- [PROBLEMS TO WORK ON]
A - Answer these questions about the piece on 50 years of Pascal, labeling each answer (i), (ii) or (iii) on its own line.
(i) In what year did an international committee publish Algol 60?
(ii) For what price did Borland sell its Turbo Pascal package?
(iii) What memory size did Pascal's compact compiler fit into?
B - Repeat word for word the part of the piece on 50 years of Pascal that opens with the words containing "In 1960, an" and closes with "constructed a compiler.".

Hard to believe it’s 50 years. Suppose C will be hitting the big 50 soon too.
50 Years of Pascal
https://m-cacm.acm.org/magazines/2021/3/250705-50-years-of-pascal/fulltext
In the early 1960s, the languages Fortran (John Backus, IBM) for scientific, and Cobol (Jean Sammet, IBM, and DoD) for commercial applications dominated. Programs were written on paper, then punched on cards, and one waited a day for the results.
In 1960, an international committee published the language Algol 60.
Algol W was not perfectly satisfactory. It still contained too many compromises, having emerged from a committee.
After my return to Switzerland, I designed a language after my own preferences: Pascal. Together with a few assistants, we wrote a user manual and constructed a compiler.
Pascal was easy to teach, and it covered a wide spectrum of applications, which was a significant advantage over Algol, Fortran, and Cobol. The Pascal System was efficient, compact, and easy to use. The language was strongly influenced by the new discipline of structured programming.
Pascal was published in 1970.
Soon Pascal became noticed at several universities, and interest rose for its use in classes.
Several years later the first microcomputers appeared on the market. These were small computers with a processor integrated on a single chip and with 8-bit data paths, affordable by private persons. It was recognized that Pascal was suitable for these processors, due to its compact compiler that would fit into the small memory (64K).
Borland Inc. in Santa Cruz surrounded our compiler with a simple operating system, a text editor, and routines for error discovery and diagnostics. They sold this package for $50 on floppy disks (Turbo Pascal). Thereby Pascal spread immediately, particularly in schools.

- [DATA EXCERPT]
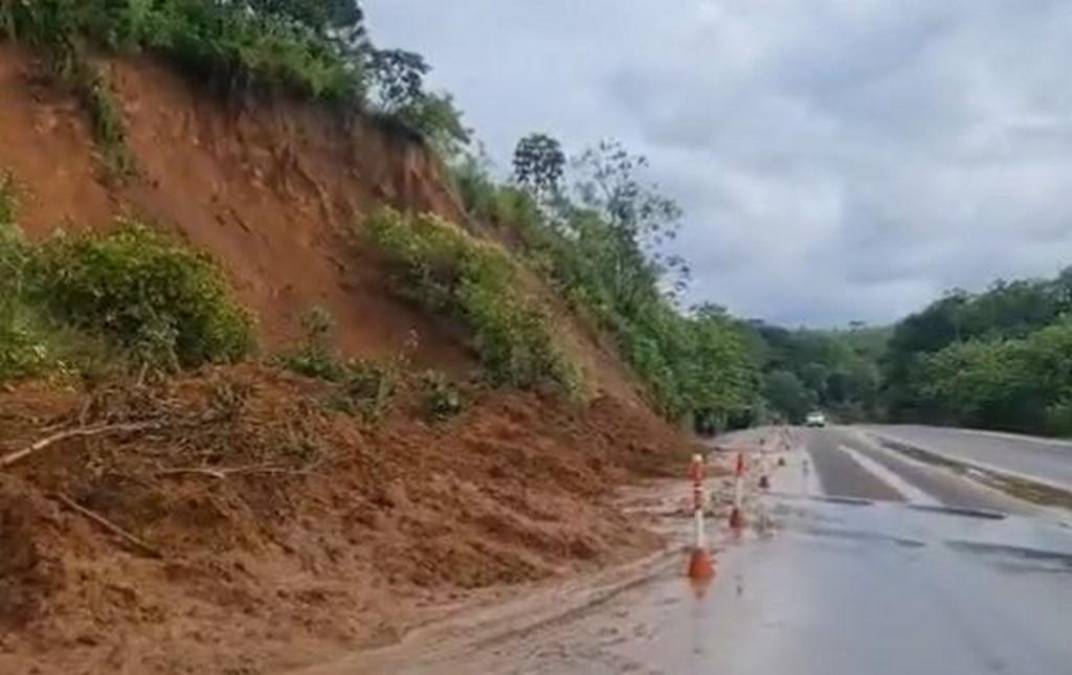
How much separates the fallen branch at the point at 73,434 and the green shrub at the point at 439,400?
8.90 metres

- [RESPONSE LIST]
A -
(i) 1960
(ii) $50
(iii) 64K

B -
In 1960, an international committee published the language Algol 60.
Algol W was not perfectly satisfactory. It still contained too many compromises, having emerged from a committee.
After my return to Switzerland, I designed a language after my own preferences: Pascal. Together with a few assistants, we wrote a user manual and constructed a compiler.